June kissed her aunt’s crepey cheek. “And often.”
On the way back to town, Jim said, “You do want to get married, don’t you, June?”
“I think so,” she said.
“You think so?”
Her hand imme
diately protected her tummy. “Don’t snap at me. I’ve been single a long time!”
His eyes bored into her for a moment, though he should have been watching the road. Finally he spoke. “You’ve been pregnant a long time, too.”
Four
The people of Grace Valley were usually guilty of spreading gossip so fast that people would hear rumors about themselves before they had a chance to tell their own best friends. Like word of June having a secret man in her life, a baby on the way and no wedding date set—that news was all over town before she even had a chance to introduce Jim to her only aunt.

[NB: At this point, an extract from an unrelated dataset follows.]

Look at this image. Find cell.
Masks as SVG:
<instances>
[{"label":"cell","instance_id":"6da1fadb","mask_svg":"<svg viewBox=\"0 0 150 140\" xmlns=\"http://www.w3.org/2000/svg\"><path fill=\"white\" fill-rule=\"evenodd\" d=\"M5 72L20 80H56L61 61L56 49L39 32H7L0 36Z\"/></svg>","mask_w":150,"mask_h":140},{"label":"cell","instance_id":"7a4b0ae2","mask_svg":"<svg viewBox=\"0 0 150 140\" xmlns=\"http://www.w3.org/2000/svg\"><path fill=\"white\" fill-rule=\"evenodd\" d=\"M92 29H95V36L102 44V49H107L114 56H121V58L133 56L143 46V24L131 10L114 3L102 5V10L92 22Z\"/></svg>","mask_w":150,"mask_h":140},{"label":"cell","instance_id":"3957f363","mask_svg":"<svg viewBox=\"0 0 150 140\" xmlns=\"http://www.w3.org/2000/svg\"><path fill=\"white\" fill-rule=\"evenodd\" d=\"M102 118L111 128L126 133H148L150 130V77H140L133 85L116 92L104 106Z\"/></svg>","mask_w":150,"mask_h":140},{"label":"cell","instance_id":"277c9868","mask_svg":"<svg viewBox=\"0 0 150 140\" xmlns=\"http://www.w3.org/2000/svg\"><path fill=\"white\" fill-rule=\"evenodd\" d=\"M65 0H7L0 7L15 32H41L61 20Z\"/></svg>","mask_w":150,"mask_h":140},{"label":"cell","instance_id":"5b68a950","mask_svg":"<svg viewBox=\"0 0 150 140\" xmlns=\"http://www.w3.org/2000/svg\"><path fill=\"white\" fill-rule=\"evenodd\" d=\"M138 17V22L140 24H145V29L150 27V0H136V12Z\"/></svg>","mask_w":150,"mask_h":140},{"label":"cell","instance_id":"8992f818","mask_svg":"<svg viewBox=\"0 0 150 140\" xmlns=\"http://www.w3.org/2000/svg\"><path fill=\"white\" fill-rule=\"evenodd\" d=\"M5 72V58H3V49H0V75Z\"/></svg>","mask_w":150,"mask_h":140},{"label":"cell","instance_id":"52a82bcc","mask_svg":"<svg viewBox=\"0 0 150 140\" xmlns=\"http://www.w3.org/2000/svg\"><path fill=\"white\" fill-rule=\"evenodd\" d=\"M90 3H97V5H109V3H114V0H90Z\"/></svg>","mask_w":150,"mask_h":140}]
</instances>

But there were times that word didn’t travel fast enough. News perhaps important enough to sound the alarm could sometimes sit like sludge and not move. Just such news was the presence of Conrad Davis in town when Jim had pointedly told him to scat. Jim was the only person who had been close enough to have gathered a sense—a professionally trained sense—that Conrad was bad news.
When Sam went to the gas station after breakfast at the café, he found Conrad and his laden truck. “Well, you didn’t get all that far, did you, son?” Sam asked in a friendly manner. “Problems with the truck?”
“No, sir,” Conrad said sweetly. He looked down and shuffled his feet. “I was taking the wife and kids down to Fresno where my cousin said he thought there was work, when she popped like a cork by the side of the road.” He raised his eyes and allowed a shy smile. “A boy. Thank God for that woman doctor.”
“Yep. She’s a peach.”
“So now I got the wife in the hospital and I need to get there, but…” He paused, thinking. He looked down again. “I don’t reckon it’d be safe to leave this truck full of stuff in the parking lot over there. I’d come out and find it all gone.”
Sam looked at the tied-down, sorry mess of household goods and personal belongings. Frankly, nothing in there looked worth burning, much less stealing—especially not that stained and bloodied mattress sticking out the back end. He lifted a white eyebrow.